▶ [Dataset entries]
>>>
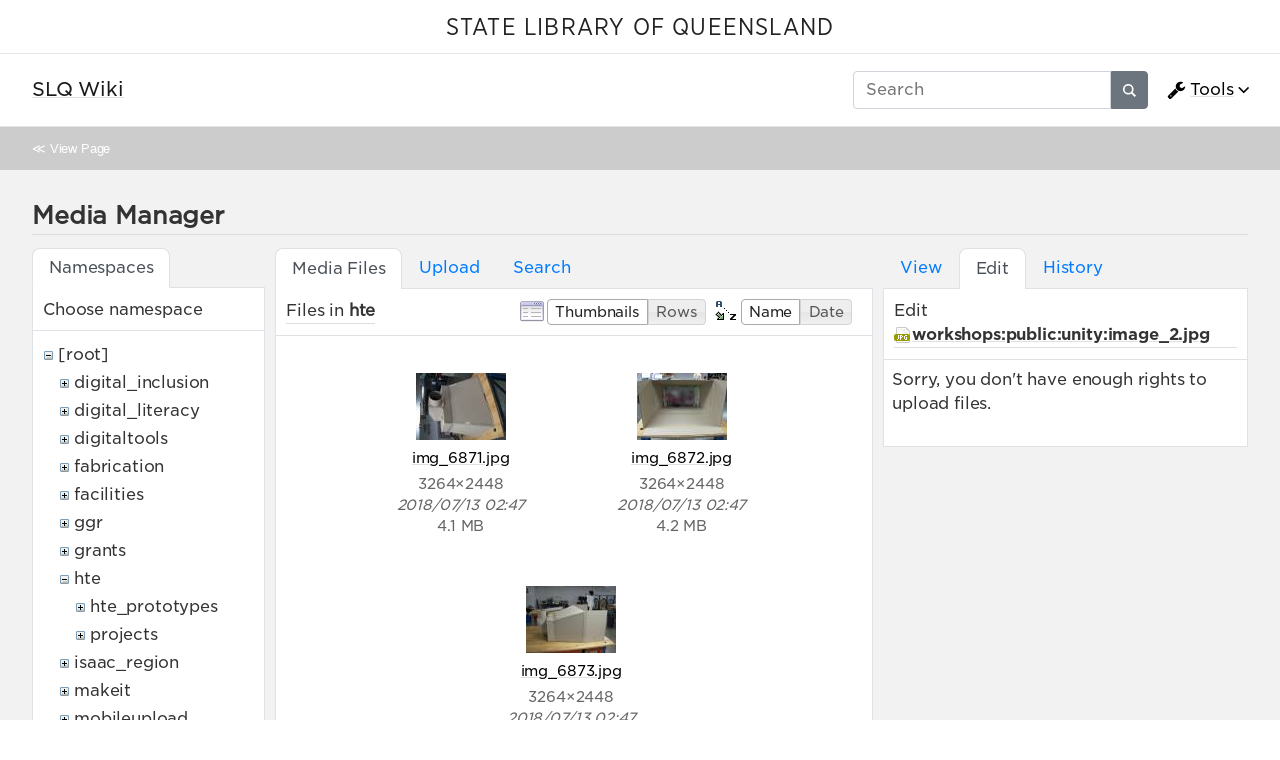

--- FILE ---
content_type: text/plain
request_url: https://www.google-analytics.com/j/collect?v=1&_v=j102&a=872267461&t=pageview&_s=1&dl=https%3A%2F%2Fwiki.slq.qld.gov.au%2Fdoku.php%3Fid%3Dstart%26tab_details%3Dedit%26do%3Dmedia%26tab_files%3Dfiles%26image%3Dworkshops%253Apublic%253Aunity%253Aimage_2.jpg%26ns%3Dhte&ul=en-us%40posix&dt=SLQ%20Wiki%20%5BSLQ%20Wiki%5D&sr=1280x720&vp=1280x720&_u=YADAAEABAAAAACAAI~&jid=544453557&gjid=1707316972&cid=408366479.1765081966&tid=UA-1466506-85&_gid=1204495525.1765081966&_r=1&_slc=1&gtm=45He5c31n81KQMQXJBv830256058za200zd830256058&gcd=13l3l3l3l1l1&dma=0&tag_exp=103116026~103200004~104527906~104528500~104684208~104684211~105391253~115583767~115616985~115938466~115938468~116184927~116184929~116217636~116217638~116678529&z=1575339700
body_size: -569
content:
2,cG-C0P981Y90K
<<<
▶ [Problem description]
Please output the records exactly, leaving the pictures out.

▶ [Response to the task]
--- FILE ---
content_type: text/plain
request_url: https://www.google-analytics.com/j/collect?v=1&_v=j102&a=872267461&t=pageview&_s=1&dl=https%3A%2F%2Fwiki.slq.qld.gov.au%2Fdoku.php%3Fid%3Dstart%26tab_details%3Dedit%26do%3Dmedia%26tab_files%3Dfiles%26image%3Dworkshops%253Apublic%253Aunity%253Aimage_2.jpg%26ns%3Dhte&ul=en-us%40posix&dt=SLQ%20Wiki%20%5BSLQ%20Wiki%5D&sr=1280x720&vp=1280x720&_u=YADAAEABAAAAACAAI~&jid=544453557&gjid=1707316972&cid=408366479.1765081966&tid=UA-1466506-85&_gid=1204495525.1765081966&_r=1&_slc=1&gtm=45He5c31n81KQMQXJBv830256058za200zd830256058&gcd=13l3l3l3l1l1&dma=0&tag_exp=103116026~103200004~104527906~104528500~104684208~104684211~105391253~115583767~115616985~115938466~115938468~116184927~116184929~116217636~116217638~116678529&z=1575339700
body_size: -569
content:
2,cG-C0P981Y90K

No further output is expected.